On Wednesday last week, Tainan prosecutors launched an investigation into the alleged beating to death of a one-year-old girl by her 17-year-old mother and three relatives. This case demands further analysis.
Violence — both physical and non-physical — continues to exist in Taiwan’s education system. Physical violence takes the form of corporal punishment, while the most obvious manifestation of non-physical violence is in the categorization of “good” and “bad” students based on their academic performance.
This deprives many students of love and respect in their lives — something to which many people who have been placed in a “problem class” because of poor grades can relate.
Although Ministry of Education regulations prohibit corporal punishment, such incidents still occur. Moreover, despite the ministry’s “no child left behind” policy, discrimination remains rife in schools.
On Thursday last week, the Kaohsiung branch of the Humanistic Education Foundation staged a protest at a special school in Chiayi County against two teachers — both surnamed Lin (林) — accused of long-term abuse of students.
The two allegedly forced students to eat chili peppers, made them wear paper diapers on their heads throughout the day and forced them to run on a treadmill non-stop for two consecutive classes while increasing the speed.
One father did not believe the stories of mistreatment until his child suffered an episode of diarrhea and a whole chili pepper was observed in the stool. On another occasion the child complained of leg pain and the father discovered that the child’s thigh muscles had turned rigid.

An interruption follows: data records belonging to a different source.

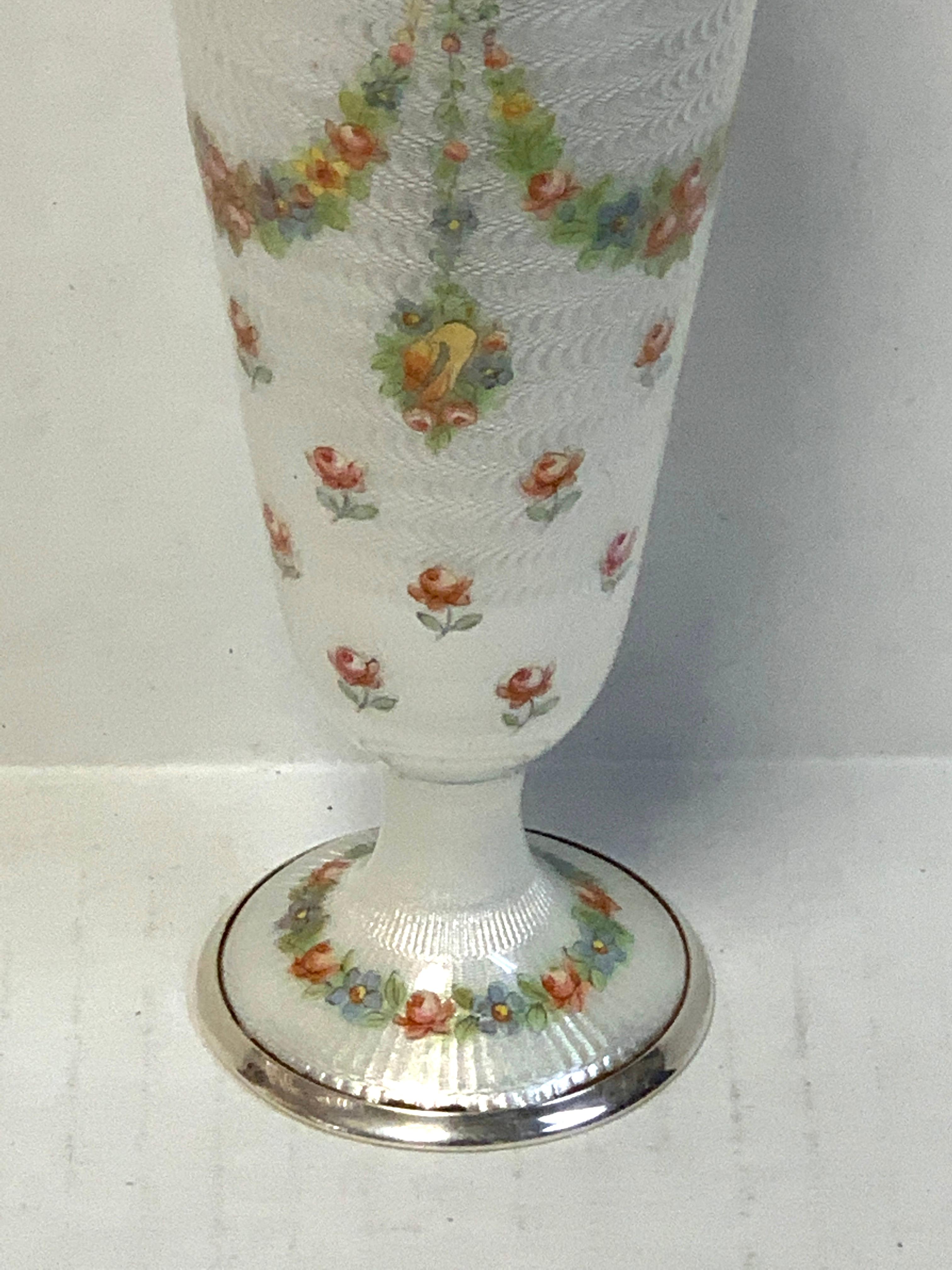French Sterling and Guilloche Enamel Neoclassical Vase 1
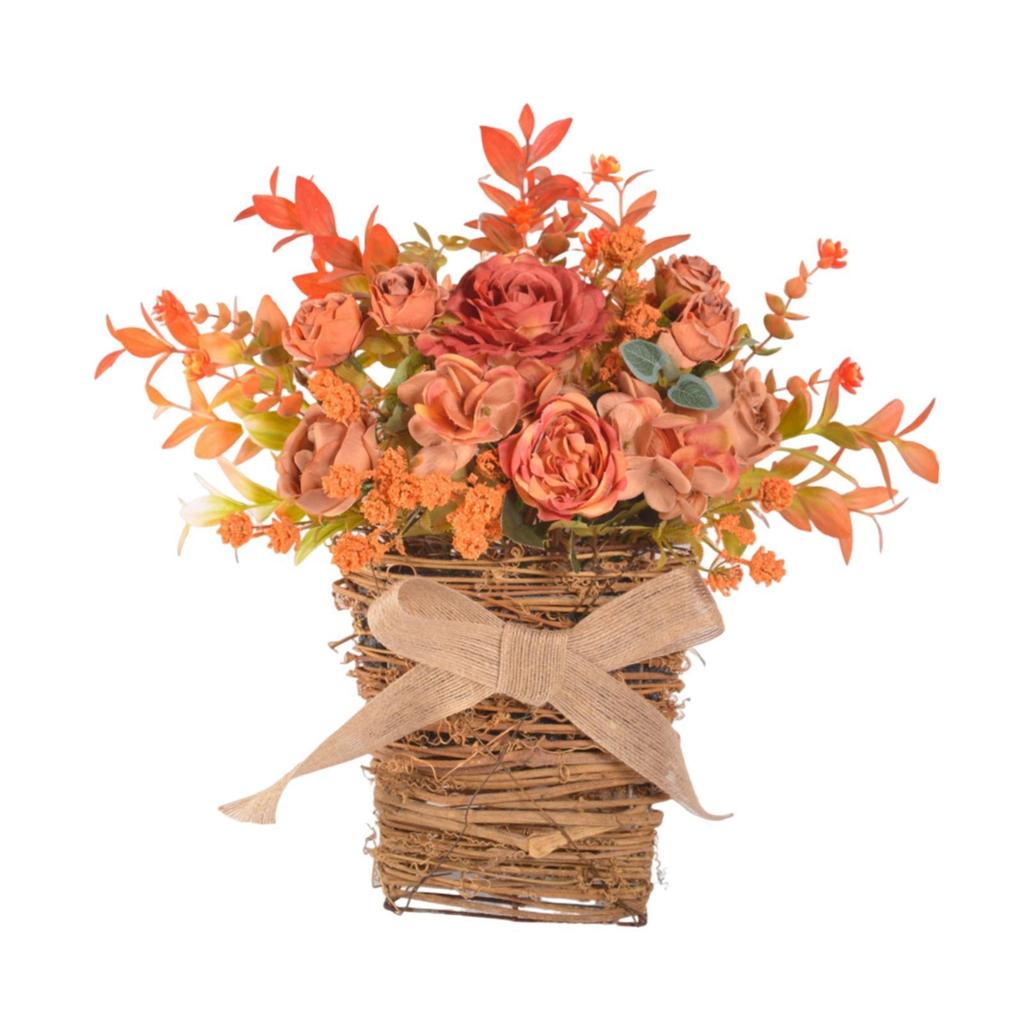 Door Hanger Basket Flower Basket for Front Door Floral Arrangement Multifunctional Decoration Ornament for Holiday Farmhouse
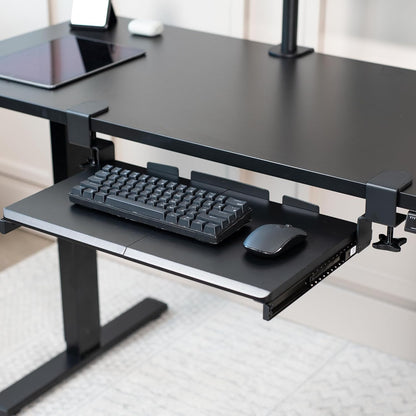 VIVO Large Keyboard Tray Under Desk Pull Out with Extra Sturdy C Clamp Mount System, 27 (33 Including Clamps) x 11 Inch Slide-Out Platform Computer Drawer for Typing, Black, MOUNT-KB05E
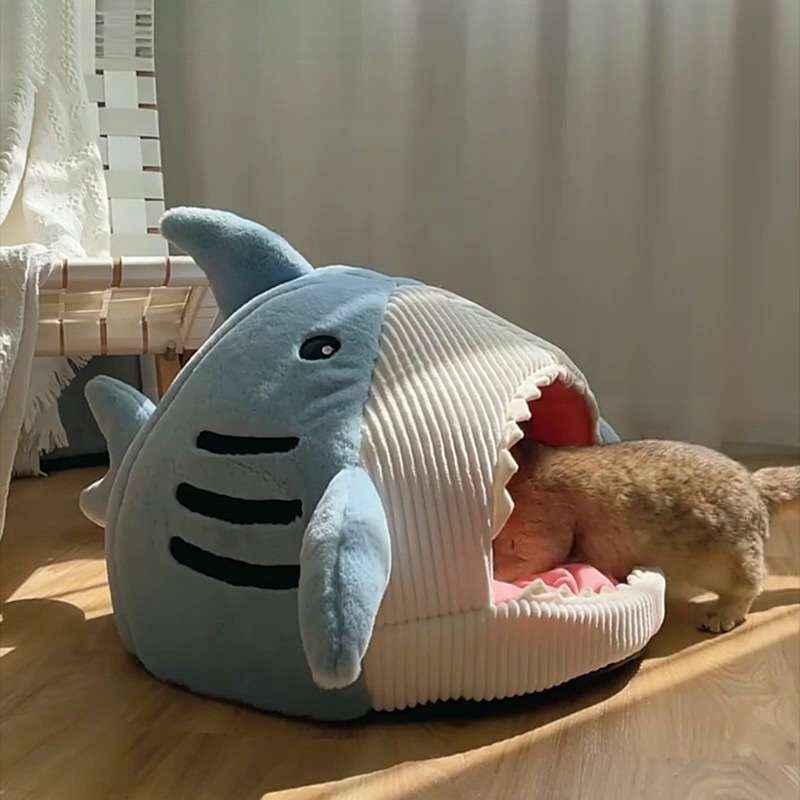 Shark Cave Dog Bed – Cozy Semi - Enclosed Pet Nest - Dog Beds & Furniture - TinPaw
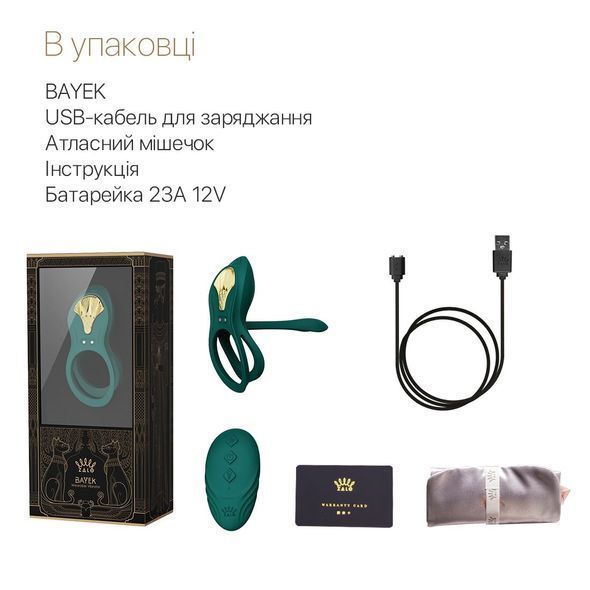 Смарт-ерекційне кільце Zalo BAYEK Turquoise Green, подвійне з ввідною частиною, пульт ДК
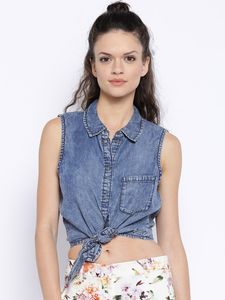 ONLY Blue Lyocell Tie-Front Sleeveless Shirt | S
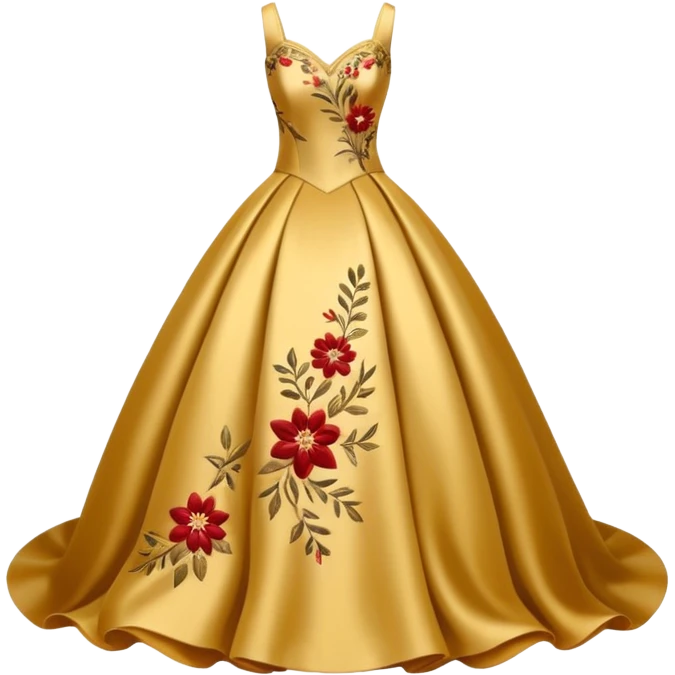 
A golden ball gown with embroidered floral details.




























 emoji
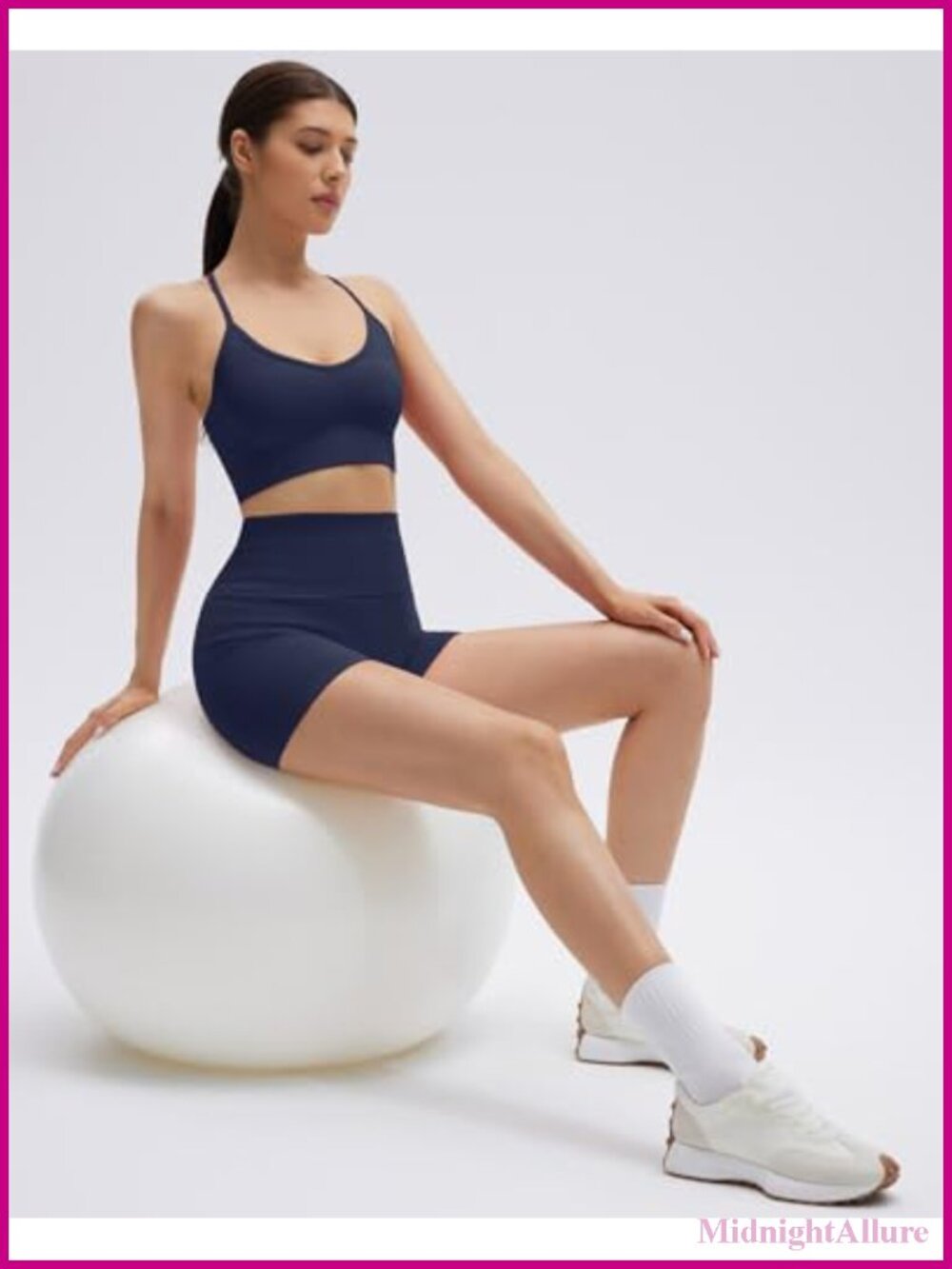 Seamless 2 Piece Workout Set Criss Cross Sports Bra High Waist Booty Shorts - Picture 4 of 6
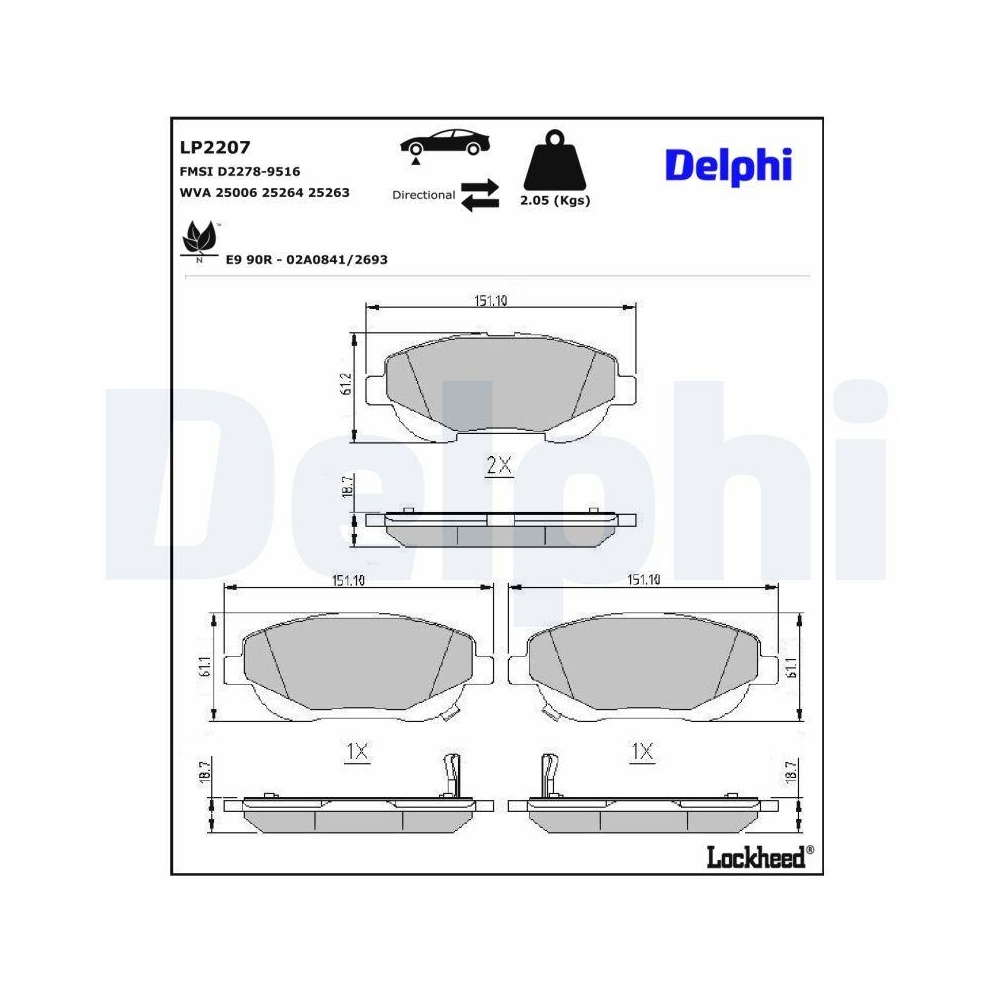 DELPHI LP2207 Bremsbelagsatz, Scheibenbremse f&uuml;r TOYOTA, Vorderachse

Asked about the incident, the father, choking back tears, said: “If I had not discovered it in time, my child might have developed rhabdomyolysis and I would not have been any the wiser to the cause of death.”
Parents were once children themselves. I have detailed the incidents not to sensationalize one of two bad apples within the system, but to draw attention to the violence that is occurring in classrooms across the nation.
We must not sit back and wait for these incidents to blow up into social problems, weep for the victims when it is too late or take part in acts of vengeance.
As for the Chiayi incident, where were the school’s administrators, the other teachers, the National Teachers’ Association and the parents when these incidents were taking place?
If these adults have any sense of justice, why did they sit by and watch while these violent acts were taking place over a sustained period of time?
The education we give our children will shape the nation’s future. Society is changing at a rapid pace and many families are unable to provide children with the family education they need.
If we want to put an end to violence, schools must implement life education, affirm diversified adaptive development, and be willing to be the benefactors of students and treat them with love, respect and fairness.
Lin Jui-hsia is the director of the Taoshan Humanity and Arts Institute in Chiayi County.